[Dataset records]

_ _ _ _ _

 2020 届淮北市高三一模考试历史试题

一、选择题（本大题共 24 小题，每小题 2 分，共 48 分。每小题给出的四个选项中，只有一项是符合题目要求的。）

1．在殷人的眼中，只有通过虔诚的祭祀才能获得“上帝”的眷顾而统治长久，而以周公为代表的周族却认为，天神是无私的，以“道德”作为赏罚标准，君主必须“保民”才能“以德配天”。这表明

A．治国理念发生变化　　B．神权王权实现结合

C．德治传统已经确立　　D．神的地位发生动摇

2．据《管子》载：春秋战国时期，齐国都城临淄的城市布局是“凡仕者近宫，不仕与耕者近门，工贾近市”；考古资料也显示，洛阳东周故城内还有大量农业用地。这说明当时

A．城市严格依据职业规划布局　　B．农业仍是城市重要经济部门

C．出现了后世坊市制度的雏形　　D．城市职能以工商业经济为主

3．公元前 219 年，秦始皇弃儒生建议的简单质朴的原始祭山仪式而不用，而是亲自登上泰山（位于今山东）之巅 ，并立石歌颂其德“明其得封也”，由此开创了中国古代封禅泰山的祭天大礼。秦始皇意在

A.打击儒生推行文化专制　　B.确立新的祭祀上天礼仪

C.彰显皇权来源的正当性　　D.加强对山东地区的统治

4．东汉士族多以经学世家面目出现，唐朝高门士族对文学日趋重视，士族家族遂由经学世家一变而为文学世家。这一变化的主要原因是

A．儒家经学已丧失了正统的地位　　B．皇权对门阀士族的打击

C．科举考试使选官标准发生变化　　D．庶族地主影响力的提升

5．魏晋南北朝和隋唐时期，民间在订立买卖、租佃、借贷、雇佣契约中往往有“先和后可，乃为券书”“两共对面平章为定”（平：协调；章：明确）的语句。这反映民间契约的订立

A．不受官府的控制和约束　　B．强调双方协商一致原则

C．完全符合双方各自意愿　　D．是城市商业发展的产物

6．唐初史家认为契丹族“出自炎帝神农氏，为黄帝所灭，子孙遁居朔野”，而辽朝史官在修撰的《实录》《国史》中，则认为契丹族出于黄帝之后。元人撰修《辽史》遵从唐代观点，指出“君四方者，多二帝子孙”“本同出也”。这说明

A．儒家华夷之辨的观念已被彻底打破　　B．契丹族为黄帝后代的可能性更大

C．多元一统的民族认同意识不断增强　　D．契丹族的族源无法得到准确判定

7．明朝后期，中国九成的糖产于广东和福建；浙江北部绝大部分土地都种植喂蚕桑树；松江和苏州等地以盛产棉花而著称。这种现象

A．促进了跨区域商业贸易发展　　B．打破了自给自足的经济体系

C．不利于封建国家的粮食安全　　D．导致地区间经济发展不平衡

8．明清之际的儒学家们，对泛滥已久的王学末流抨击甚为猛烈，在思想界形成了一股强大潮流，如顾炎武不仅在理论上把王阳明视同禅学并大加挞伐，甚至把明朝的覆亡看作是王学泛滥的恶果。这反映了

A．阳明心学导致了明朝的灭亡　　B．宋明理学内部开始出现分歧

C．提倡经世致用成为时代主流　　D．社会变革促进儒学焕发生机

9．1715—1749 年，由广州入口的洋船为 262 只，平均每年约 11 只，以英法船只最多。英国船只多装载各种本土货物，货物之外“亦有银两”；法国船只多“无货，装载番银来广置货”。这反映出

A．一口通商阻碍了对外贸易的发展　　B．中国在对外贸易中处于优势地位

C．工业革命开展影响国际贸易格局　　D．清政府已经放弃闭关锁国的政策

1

_ _ _ _ _

Could you transcribe the entries above word for word, from the line with "A．城市严格依据职业规划布局　　B．农业仍是城市重要经济部门" down to the line with "C.彰显皇权来源的正当性　　D.加强对山东地区的统治", keeping both?

A．城市严格依据职业规划布局　　B．农业仍是城市重要经济部门

C．出现了后世坊市制度的雏形　　D．城市职能以工商业经济为主

3．公元前 219 年，秦始皇弃儒生建议的简单质朴的原始祭山仪式而不用，而是亲自登上泰山（位于今山东）之巅 ，并立石歌颂其德“明其得封也”，由此开创了中国古代封禅泰山的祭天大礼。秦始皇意在

A.打击儒生推行文化专制　　B.确立新的祭祀上天礼仪

C.彰显皇权来源的正当性　　D.加强对山东地区的统治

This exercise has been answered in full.